Dataset entries
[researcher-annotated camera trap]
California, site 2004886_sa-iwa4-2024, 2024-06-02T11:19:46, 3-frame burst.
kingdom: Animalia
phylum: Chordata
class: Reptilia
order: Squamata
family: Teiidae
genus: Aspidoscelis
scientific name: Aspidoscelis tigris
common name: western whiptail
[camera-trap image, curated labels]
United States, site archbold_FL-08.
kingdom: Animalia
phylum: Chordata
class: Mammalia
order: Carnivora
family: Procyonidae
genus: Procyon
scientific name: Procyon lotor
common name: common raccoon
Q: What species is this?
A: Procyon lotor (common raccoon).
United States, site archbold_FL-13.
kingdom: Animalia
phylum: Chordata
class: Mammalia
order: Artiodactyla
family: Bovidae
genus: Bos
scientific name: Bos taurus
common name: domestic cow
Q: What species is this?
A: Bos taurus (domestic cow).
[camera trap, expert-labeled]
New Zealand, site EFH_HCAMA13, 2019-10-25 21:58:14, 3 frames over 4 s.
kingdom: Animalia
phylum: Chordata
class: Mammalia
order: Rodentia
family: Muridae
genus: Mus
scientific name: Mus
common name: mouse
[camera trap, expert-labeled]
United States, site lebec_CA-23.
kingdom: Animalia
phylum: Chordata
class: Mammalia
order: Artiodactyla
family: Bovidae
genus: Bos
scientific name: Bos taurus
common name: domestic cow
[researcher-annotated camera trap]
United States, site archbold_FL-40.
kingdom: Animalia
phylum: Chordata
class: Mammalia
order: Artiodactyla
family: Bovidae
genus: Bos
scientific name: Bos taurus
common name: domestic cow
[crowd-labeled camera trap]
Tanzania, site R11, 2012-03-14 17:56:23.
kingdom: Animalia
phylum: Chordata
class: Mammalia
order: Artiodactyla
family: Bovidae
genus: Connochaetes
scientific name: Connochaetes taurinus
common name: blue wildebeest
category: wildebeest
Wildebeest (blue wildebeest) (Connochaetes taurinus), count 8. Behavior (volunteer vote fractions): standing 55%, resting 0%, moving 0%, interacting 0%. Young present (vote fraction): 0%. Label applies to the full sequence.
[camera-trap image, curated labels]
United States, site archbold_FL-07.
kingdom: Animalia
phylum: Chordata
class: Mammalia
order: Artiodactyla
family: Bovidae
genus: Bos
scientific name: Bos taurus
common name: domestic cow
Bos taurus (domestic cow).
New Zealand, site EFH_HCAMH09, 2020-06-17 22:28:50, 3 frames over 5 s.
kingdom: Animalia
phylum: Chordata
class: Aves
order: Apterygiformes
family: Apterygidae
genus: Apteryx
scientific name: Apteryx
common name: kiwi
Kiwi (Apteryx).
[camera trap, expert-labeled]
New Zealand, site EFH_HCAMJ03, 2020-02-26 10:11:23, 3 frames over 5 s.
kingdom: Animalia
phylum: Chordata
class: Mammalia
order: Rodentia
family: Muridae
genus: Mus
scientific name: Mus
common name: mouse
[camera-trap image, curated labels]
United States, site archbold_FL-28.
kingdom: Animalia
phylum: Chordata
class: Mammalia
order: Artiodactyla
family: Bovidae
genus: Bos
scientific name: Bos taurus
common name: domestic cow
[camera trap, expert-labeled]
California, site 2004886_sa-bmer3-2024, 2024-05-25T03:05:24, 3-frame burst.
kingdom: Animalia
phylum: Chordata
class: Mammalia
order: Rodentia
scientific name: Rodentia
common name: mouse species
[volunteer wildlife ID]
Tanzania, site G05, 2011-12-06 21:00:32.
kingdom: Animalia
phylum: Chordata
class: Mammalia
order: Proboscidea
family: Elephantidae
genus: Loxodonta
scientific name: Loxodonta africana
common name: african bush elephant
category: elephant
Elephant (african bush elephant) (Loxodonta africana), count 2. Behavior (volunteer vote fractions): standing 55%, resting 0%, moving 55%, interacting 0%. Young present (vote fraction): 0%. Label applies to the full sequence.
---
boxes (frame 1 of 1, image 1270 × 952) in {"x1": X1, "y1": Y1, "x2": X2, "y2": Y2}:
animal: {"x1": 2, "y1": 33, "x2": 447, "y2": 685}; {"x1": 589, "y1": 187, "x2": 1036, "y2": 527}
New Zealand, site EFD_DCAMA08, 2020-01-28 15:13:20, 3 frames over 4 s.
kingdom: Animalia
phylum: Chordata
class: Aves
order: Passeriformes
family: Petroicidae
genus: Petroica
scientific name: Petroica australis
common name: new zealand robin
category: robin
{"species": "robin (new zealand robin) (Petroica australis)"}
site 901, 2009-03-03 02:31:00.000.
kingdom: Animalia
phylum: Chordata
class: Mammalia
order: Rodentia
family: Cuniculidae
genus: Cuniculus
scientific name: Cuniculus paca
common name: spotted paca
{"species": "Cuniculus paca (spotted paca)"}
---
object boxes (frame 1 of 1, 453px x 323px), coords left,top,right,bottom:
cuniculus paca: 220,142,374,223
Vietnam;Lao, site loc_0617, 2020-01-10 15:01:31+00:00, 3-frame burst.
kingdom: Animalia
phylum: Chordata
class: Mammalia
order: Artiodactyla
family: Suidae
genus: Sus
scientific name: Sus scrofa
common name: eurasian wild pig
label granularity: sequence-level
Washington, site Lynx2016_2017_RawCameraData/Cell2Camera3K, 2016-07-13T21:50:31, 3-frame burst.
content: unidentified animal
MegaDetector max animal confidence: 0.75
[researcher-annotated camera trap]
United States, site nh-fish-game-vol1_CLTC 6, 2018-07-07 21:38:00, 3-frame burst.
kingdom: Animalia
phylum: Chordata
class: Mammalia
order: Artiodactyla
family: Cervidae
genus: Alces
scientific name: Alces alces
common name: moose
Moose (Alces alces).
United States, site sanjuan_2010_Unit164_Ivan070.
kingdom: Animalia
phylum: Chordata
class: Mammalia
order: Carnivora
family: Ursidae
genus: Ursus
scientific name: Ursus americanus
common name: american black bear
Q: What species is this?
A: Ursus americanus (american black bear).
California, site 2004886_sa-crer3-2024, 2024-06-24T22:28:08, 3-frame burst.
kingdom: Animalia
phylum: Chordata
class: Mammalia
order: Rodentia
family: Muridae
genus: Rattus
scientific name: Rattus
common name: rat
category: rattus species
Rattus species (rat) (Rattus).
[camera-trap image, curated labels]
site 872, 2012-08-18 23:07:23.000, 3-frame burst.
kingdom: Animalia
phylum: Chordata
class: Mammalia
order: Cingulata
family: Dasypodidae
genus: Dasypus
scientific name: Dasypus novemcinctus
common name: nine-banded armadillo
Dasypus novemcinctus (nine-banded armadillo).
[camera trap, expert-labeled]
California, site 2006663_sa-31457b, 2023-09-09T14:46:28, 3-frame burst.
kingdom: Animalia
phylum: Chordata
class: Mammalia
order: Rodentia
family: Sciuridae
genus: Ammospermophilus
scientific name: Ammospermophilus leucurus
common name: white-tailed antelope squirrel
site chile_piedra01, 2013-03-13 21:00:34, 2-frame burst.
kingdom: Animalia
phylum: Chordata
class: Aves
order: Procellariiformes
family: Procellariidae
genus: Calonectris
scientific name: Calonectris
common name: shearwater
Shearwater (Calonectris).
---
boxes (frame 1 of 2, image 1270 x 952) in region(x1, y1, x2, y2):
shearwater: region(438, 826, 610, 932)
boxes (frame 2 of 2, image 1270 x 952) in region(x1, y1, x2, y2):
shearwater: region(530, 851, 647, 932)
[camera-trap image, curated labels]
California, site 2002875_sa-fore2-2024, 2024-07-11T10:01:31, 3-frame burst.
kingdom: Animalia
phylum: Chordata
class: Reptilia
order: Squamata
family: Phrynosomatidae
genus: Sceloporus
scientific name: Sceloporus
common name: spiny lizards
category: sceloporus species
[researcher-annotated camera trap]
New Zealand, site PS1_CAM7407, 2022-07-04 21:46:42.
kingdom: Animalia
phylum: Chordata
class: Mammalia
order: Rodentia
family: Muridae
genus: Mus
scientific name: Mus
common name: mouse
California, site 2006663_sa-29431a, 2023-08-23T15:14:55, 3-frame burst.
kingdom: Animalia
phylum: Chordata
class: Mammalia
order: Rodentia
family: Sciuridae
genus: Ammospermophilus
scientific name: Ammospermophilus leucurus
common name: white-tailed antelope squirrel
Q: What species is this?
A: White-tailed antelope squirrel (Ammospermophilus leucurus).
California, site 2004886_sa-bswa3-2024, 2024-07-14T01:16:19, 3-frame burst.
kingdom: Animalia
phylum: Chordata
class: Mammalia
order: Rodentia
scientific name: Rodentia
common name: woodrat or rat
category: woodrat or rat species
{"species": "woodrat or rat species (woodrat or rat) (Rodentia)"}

Exercise — Lines with the word "United" in them are the answer; report each one from the data.

Answer to the problem —
United States, site archbold_FL-08.
United States, site archbold_FL-13.
United States, site lebec_CA-23.
United States, site archbold_FL-40.
United States, site archbold_FL-07.
United States, site archbold_FL-28.
United States, site nh-fish-game-vol1_CLTC 6, 2018-07-07 21:38:00, 3-frame burst.
United States, site sanjuan_2010_Unit164_Ivan070.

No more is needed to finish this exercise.